Sebagai mahasiswa, tentunya kita juga adalah sebagai pembelajar, maka sikap utama seorang pembelajar adalah kita harus menyiapkan diri untuk membiarkan ilmu masuk kepada diri kita, seperti halnya gelas, air tidak akan masuk dan malah tumpah ketika kita tidak mengkosongkan atau menuangkannya dahulu ketempat yang lebih besar. Jadi, setiap kita menuntut ilmu, kita harus bersikap seperti gelas kosong yang siap menampung air sebanyak-banyaknya untuk kita tuangkan terhadap banyak hal sebagai bekal untuk mengarungi kehidupan di dunia dan juga akhirat.

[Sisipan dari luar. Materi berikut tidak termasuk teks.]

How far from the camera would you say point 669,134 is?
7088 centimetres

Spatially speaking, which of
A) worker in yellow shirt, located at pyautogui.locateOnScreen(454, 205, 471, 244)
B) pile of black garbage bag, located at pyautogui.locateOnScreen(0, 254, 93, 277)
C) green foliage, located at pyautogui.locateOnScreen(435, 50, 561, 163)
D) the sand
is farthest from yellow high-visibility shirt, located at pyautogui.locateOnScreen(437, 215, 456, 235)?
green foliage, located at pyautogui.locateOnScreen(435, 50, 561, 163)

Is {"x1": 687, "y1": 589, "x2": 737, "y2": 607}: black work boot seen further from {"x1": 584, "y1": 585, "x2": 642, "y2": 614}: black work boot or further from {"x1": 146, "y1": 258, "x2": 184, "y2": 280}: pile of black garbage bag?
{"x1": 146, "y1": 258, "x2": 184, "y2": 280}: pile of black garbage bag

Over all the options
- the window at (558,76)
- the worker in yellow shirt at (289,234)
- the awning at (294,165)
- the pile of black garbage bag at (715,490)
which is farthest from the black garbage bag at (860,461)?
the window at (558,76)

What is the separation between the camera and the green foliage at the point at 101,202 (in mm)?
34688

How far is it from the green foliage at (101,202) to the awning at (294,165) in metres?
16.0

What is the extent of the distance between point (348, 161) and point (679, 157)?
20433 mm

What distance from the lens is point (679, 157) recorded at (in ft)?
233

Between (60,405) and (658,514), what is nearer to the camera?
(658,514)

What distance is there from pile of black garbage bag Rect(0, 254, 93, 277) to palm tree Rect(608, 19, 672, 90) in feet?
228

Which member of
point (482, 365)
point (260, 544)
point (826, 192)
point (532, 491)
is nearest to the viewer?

Dalam menerima ilmu, sejatinya tidak selalu dari berapa banyak buku yang kita baca, tidak juga dari seberapa banyak dosen atau guru-guru berbicara, karena jika hanya dari buku, mungkin Nabi Sulaiman mewariskan perpustakaan dengan jumlah buku yang banyak karena beliau dikisahkan sebagai Nabi dengan keilmuan yang luar biasa, yakni mampu menguasai bahasa hewan, jin dan manusia. Tetapi semua itu tidak ada bukunya dan tidak ada yang mampu mempelajarinya kembali selain Nabi Sulaiman. Ini artinya, bahwa ilmu itu menurut Ibnu Mas’ud adalah cahaya yang dimasukan kedalam kalbu.

Dengan demikian, ilmu merupakan sebuah ilham yang diturunkan langsung oleh Tuhan Pemilik Pengetahuan kepada yang dikehendakinya. Maka tugas kita sebagai pembelajar atau pemburu ilmu adalah memantaskan diri untuk dikehendaki Tuhan sebagai orang yang layak menerima ilmu atau diturunkannya ilham tersebut, tentunya dengan cara-cara yang baik dan benar. Sehingga ketika kita belajar, membaca buku, mendengarkan ceramah, diskusi dan lainnya benar-benar menjadi ilmu yang melekat kepada diri kita. Lalu bagaimana caranya? Imam Al-Ghazali dalam bukunya Ihya’ ‘Ulumuddin sedikitnya menyebutkan tujuh cara untuk kita lakukan agar ilmu benar-benar masuk kedalam diri kita sebagai mahasiswa atau pemburu ilmu, tetapi saya menyingkatnya menjadi lima. Diantaranya adalah sebagai berikut;

Pertama, membersihkan hati atau jiwa dari akhlak yang buruk. Artinya, bukan sekedar kebersihan pakaian, melainkan kita harus membersihkan hati sehingga ilmu dapat masuk dengan mudah kedalam diri kita karena ilmu itu bersemayam dalam hati. Maka kita harus menjaga diri dengan senantiasa memilki akhlak yang baik dan menghindari akhlak yang buruk atau tercela.  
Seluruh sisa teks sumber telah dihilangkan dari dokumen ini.